去る10月28日、「尾崎財団設立60周年・感謝の集い」を憲政記念館にて開催しました。

当日は雨にもかかわらず、全国から150名を超える方々がお越し下さいました。
多くの国会議員・地方議会議員の皆様も超党派で駆け付けて下さり、また、憲政記念館の館長・職員の皆様にもご出席頂きました。
さらに、レソト王国臨時大使をはじめ、大使館関係者、国連関係者の皆様もお越し下さいました。

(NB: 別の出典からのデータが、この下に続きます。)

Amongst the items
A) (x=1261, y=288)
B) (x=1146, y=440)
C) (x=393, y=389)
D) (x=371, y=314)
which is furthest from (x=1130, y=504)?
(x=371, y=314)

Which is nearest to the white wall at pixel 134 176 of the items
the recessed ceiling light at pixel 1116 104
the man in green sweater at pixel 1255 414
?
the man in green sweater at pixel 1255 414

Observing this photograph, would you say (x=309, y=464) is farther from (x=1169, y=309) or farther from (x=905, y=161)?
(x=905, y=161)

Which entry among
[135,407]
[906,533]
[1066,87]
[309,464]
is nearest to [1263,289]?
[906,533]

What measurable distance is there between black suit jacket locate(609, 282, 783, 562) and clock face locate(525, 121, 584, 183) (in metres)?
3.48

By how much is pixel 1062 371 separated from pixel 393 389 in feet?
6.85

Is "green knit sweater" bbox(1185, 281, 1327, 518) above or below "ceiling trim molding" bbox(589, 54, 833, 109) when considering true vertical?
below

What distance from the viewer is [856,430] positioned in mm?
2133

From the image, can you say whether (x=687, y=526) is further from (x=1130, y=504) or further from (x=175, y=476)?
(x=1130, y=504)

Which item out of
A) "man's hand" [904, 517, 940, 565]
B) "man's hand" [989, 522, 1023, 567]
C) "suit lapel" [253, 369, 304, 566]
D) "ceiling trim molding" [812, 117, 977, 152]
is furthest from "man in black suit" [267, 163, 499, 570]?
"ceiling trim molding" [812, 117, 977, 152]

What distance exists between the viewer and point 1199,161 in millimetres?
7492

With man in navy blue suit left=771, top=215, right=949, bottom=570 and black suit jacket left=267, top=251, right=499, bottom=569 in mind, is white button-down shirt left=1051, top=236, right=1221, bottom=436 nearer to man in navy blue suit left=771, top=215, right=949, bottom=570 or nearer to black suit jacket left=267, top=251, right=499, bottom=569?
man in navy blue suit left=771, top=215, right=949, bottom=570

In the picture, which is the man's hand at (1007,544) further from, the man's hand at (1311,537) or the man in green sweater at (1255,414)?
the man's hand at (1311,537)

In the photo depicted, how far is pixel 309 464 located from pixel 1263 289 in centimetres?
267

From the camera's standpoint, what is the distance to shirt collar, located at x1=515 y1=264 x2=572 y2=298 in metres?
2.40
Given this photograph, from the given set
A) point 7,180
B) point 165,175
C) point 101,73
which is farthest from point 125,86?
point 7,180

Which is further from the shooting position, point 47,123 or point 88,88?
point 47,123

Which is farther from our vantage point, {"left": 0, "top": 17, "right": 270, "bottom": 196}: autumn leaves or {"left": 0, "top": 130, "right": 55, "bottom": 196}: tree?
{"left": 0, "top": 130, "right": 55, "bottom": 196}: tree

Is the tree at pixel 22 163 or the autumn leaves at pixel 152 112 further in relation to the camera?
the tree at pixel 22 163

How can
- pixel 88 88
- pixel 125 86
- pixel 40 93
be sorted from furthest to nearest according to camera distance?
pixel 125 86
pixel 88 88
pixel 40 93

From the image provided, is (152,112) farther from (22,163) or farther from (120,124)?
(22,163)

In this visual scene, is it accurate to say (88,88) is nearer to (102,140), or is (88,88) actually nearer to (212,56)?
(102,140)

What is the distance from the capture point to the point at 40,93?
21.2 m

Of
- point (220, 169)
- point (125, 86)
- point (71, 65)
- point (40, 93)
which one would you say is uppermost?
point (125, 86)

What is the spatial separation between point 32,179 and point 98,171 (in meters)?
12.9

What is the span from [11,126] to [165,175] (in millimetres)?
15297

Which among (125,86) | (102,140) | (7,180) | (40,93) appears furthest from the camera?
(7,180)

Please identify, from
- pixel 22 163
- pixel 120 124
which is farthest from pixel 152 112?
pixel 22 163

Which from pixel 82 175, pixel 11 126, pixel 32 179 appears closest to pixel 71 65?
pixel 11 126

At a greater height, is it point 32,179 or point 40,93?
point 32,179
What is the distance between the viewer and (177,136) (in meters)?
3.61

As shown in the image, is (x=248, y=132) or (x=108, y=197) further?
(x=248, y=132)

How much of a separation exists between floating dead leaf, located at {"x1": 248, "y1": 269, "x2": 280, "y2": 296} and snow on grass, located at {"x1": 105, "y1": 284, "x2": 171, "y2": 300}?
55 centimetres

尾崎咢堂精神の普及、国際交流と青少年の人材育成に努める「NPO法人咢堂香風」(伊勢市)の皆様。
同じく咢堂精神の普及に努める「尾崎行雄を全国に発信する会」(相模原市)の皆様。
尾崎行雄と尾崎三女・相馬雪香の精神を受け継ぎ、途上国・被災地支援に取り組む「NPO法人一冊の会」の皆様。
そして、尾崎行雄の名のもとに超党派で集まり、より良き政治・社会の実現に向けて60年間を共に歩んできた会員・協力者の皆様。

この場を借りて、改めて、心より感謝申し上げます。

今からちょうど60年前、超党派の国会議員と民間有志によって設立された尾崎財団。
その4年後、衆参両院ならびに地方議会、財界・労働界・教育界の協力、そして天皇陛下からの御下賜金を賜り、国民的盛り上がりの中で建設された「尾崎記念会館」と「時計塔」そして「尾崎行雄像」。完成時には、各国政府・大使館から記念品が寄せられました。

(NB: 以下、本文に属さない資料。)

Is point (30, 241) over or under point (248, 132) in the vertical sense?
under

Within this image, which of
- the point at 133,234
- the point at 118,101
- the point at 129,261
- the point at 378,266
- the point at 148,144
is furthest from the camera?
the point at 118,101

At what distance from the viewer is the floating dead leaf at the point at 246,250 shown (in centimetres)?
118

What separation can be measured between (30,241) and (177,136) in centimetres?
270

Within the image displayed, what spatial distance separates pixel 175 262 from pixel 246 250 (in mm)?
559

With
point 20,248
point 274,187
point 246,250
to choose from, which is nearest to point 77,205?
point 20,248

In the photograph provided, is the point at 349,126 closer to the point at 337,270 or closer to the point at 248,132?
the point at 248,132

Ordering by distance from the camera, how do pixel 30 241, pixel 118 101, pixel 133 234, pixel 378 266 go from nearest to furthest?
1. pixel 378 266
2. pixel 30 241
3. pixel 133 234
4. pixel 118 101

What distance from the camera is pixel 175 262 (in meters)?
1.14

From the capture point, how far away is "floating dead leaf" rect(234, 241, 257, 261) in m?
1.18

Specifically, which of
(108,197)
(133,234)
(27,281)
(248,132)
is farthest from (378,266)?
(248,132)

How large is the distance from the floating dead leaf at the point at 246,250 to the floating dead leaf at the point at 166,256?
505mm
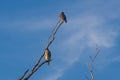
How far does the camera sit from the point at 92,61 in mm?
21969

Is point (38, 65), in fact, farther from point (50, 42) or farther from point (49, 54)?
point (49, 54)

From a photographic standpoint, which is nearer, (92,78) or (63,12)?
(63,12)

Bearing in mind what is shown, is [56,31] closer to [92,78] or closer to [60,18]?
[60,18]

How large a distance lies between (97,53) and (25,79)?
18.3 m

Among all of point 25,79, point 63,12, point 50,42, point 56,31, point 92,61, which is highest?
point 92,61

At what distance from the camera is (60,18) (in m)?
4.65

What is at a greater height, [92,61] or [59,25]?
[92,61]

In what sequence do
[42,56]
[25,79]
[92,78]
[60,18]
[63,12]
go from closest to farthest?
[25,79]
[42,56]
[60,18]
[63,12]
[92,78]

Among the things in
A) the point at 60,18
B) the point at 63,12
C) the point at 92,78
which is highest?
the point at 92,78

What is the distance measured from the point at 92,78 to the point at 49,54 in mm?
17110

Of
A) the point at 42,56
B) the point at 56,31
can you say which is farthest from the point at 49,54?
the point at 42,56

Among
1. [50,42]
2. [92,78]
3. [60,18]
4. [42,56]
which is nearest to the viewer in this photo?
[42,56]

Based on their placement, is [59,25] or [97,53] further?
[97,53]

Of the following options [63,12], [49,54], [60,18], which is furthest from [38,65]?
[63,12]
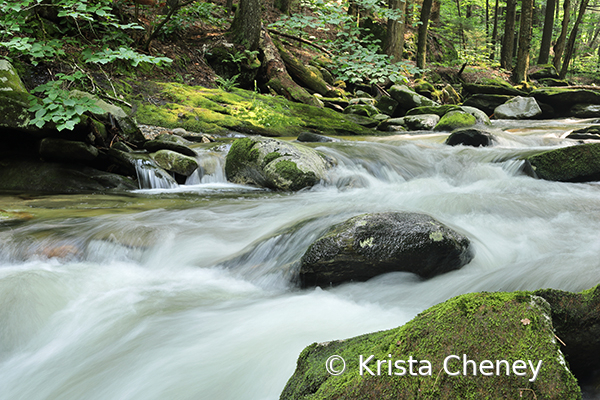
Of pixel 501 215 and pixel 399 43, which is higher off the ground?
pixel 399 43

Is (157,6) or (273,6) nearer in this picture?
(157,6)

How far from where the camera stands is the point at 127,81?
384 inches

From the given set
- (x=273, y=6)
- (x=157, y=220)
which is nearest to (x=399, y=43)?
(x=273, y=6)

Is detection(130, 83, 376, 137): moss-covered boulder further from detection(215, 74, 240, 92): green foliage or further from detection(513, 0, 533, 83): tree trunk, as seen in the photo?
detection(513, 0, 533, 83): tree trunk

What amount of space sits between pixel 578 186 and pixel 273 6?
16.6 metres

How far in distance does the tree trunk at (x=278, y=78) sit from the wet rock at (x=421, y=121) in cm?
298

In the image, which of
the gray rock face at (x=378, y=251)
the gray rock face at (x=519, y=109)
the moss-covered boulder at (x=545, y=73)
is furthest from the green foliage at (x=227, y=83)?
the moss-covered boulder at (x=545, y=73)

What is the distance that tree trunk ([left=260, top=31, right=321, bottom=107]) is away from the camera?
41.5 feet

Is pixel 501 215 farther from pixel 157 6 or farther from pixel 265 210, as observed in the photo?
pixel 157 6

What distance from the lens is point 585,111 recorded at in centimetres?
1495

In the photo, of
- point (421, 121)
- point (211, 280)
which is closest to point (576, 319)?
point (211, 280)

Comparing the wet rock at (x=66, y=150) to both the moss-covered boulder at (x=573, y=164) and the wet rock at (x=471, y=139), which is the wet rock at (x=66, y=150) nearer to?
the moss-covered boulder at (x=573, y=164)

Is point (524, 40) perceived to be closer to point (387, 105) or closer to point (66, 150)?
point (387, 105)

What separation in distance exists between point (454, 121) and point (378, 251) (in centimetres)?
996
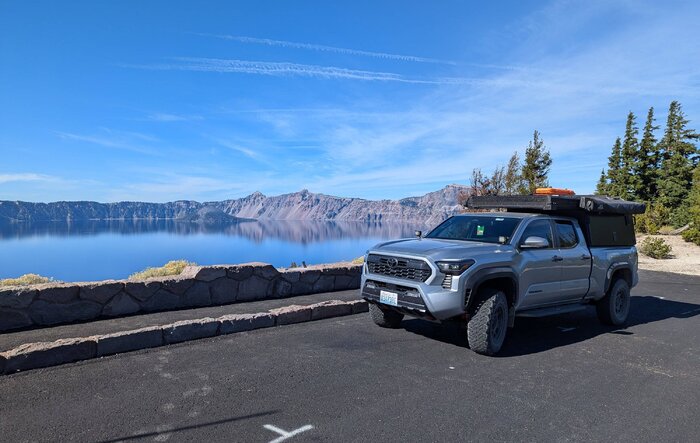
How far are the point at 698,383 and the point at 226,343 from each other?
600cm

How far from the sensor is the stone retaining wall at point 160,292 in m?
6.09

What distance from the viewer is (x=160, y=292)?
7.33 meters

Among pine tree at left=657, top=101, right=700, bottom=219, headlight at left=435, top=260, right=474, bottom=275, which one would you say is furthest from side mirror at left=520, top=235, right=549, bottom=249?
pine tree at left=657, top=101, right=700, bottom=219

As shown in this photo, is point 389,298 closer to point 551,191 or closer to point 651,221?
point 551,191

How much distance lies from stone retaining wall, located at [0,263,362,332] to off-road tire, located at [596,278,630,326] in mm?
5376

超党派の国会・地方議会議員と各界民間有志、さらに大使や国連関係者と共に、尾崎行雄に思いを馳せた「感謝の集い」は、まさに60年前を彷彿させ、尾崎財団の原点を見ているようでした。

尾崎財団という「組織」。
憲政記念館(旧尾崎記念会館)という「建物」。
いずれも大事なものです。

同時に、そうした「有形のもの」だけでなく、(むしろそれよりも)その組織や建物を作った人たちの尾崎行雄に対する思い、また60年を経た今も、こうして集まる人たちの思いと情熱、そして尾崎行雄の精神・信念・生き方こそが、私たちが次代に引き継ぐべきレガシーだと強く感じています。

70周年、80周年、いや100周年に向けて、尾崎の精神と、尾崎に対する思いを、これまで以上に、皆様と一緒に伝え、広め、未来に繋いでいきたいと思います。

これからもどうぞ宜しくお願い申し上げます。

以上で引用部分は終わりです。